Is your garlic looking a little worse for wear this time of year? Garlic bulbs know that spring is right around the corner, and even those stored in a cool, dry place might be starting to sprout, mold, or turn to dust. Before nature turns your precious stash of garlic gold into paper husks, try making these easy refrigerator pickles. That way, you can enjoy fresh garlic through the spring as you wait for the new crop to be ready.
The most time-consuming part of pickling garlic cloves is peeling all of that garlic at once. If you're fast with a knife, you can peel each clove individually. Otherwise, I recommend trying the Martha Stewart method, which is to separate the cloves, put them in a metal bowl, invert another metal bowl on top of the first, and shake the heck out of the cloves. After 10 seconds of shaking, the cloves should slip easily from the peels. I find that this method works better with large cloves, like she uses in the video, and not so well for small home-grown garlic cloves. Try it and see how you fare.
Pickled Garlic Ingredients:
garlic cloves
apple cider vinegar
Once the cloves are peeled, fill a glass jar with the garlic. Then pour apple cider vinegar over the cloves, filling the jar. Cover the jar with a non-metallic lid (I use plastic Ball lids). Store pickled garlic in the fridge, or follow the Ball Blue Book recipe to water bath can pickled garlic.

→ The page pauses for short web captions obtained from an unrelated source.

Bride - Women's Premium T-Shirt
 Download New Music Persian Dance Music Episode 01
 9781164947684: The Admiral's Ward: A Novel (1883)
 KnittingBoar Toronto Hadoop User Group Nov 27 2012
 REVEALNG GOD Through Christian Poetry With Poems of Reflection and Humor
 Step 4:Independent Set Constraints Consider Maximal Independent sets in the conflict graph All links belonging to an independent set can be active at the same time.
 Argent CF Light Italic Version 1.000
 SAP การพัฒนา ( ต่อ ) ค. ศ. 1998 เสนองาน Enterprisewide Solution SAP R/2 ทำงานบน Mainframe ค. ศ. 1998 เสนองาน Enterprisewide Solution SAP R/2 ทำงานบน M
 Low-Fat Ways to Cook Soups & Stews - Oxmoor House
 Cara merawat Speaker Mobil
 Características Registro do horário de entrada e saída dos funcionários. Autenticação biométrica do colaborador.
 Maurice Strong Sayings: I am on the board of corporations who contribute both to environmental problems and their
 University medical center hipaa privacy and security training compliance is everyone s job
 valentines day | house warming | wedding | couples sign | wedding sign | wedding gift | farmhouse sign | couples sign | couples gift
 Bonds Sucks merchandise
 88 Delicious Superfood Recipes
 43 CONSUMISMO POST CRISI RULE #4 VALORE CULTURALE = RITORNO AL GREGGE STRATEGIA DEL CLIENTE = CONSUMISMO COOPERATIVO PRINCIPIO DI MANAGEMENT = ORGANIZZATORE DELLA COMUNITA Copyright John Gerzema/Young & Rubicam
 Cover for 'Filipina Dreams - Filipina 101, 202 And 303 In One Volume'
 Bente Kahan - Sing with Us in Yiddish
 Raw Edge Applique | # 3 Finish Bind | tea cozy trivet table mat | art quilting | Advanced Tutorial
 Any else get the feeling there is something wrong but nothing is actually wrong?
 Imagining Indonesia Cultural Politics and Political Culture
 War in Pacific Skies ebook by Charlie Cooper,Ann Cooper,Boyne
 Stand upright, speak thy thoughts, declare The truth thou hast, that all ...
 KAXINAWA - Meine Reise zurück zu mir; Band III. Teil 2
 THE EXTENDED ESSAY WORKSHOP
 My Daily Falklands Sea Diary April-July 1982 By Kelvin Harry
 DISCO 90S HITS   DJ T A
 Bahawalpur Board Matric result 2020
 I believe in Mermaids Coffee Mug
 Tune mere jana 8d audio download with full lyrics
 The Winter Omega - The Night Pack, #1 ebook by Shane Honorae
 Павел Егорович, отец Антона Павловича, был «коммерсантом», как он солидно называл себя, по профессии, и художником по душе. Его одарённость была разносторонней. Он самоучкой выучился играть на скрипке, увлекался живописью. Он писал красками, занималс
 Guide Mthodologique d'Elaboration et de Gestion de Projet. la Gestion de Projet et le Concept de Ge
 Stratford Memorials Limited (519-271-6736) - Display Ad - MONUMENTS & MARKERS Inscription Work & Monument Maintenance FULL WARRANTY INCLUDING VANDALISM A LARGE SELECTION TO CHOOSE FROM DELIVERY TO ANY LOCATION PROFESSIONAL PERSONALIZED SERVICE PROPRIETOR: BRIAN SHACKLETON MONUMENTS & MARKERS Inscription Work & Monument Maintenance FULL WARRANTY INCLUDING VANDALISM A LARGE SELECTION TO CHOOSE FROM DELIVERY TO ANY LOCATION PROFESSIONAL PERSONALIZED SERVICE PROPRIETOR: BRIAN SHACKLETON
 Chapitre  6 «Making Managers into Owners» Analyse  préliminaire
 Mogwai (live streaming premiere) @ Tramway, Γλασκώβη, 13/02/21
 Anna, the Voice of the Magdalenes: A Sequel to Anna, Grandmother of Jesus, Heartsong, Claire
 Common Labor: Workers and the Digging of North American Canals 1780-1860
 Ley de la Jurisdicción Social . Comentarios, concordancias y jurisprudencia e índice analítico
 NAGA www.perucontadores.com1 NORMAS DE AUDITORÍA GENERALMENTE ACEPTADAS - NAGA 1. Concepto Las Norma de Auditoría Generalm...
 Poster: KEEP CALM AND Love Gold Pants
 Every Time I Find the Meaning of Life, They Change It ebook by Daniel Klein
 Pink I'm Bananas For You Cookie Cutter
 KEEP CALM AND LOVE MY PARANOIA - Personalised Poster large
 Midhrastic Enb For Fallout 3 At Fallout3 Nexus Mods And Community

The cloves can be used immediately, though they keep for at least a year in the fridge, their taste mellowing with time. The vinegar itself is delicious after a few weeks and can be added to salads, cooked greens, or any meal that benefits from a pungent garlic flavored vinegar.
This is also the method I used to preserve a pint of wild ramps that I was given by a friend last spring. It worked beautifully, and I am still savoring the last of the small bulbs in special meals.